How Do We Test Moisture Vapor Transmission?

There are a couple of simple tests that tell us a few things about how much vapor is coming out of our floor and a more difficult test that tells us more. The old standby is simply to duct tape an 18-inch square of clear plastic on the surface of the slab (ASTM D 4263). Come back in 16 hours and if there is moisture under the plastic, it's too wet for an overlay or a sealer or anything else that could delaminate. But temperature and dew point can affect this test and a dry sheet test isn't necessarily a sure sign.

A common test that has been used for many years is the calcium chloride test (ASTM F 1869). This test is done with kits that are available from a variety of sources (such as Vaprecision, or Engius). This test indicates how much moisture is coming out of the slab. However, there is no reliable way to calibrate the test and it only indicates what's happening at the surface and at that moment-ambient conditions can change the results and it only tells us the moisture in the top ½ inch of the slab. If an impermeable coating is applied, everything can change. But if you have no choice, you might have to rely on this test.
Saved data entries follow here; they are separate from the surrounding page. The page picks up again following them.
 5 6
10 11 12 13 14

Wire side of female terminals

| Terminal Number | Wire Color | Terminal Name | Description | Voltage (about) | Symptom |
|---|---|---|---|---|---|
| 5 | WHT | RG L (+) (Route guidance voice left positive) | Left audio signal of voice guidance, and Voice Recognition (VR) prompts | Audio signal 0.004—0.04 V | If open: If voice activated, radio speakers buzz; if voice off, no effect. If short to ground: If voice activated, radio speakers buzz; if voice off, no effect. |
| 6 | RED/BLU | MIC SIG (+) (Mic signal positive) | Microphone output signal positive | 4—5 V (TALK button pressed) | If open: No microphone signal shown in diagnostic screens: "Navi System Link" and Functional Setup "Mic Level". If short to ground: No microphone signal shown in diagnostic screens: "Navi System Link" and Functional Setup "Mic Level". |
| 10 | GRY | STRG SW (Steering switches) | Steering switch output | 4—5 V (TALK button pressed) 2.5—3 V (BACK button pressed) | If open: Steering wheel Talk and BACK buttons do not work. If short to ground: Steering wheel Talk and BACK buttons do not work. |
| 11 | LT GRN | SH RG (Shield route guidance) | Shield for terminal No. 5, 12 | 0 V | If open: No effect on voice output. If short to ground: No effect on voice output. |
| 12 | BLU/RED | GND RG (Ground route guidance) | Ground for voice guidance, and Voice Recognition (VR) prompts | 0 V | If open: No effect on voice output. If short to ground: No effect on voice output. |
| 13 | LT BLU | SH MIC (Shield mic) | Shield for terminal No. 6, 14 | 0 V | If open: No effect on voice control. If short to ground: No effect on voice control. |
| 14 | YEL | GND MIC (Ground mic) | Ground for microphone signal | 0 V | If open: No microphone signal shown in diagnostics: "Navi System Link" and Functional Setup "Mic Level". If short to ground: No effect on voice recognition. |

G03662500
The best way to test for slab moisture is with relative humidity testing (ASTM F2170). RH probes are embedded into the slab or inserted through small drilled holes. This method indicates the moisture condition throughout the slab. The ideal is to have a slab with an average relative humidity below 75%, although floors as high as 90% are acceptable for some floor coatings. For details on this, talk with the folks at Wagner Electronics or at Engius. Another great source of information is Howard Kanare's book, Concrete Floors and Moisture, available from the Portland Cement Association.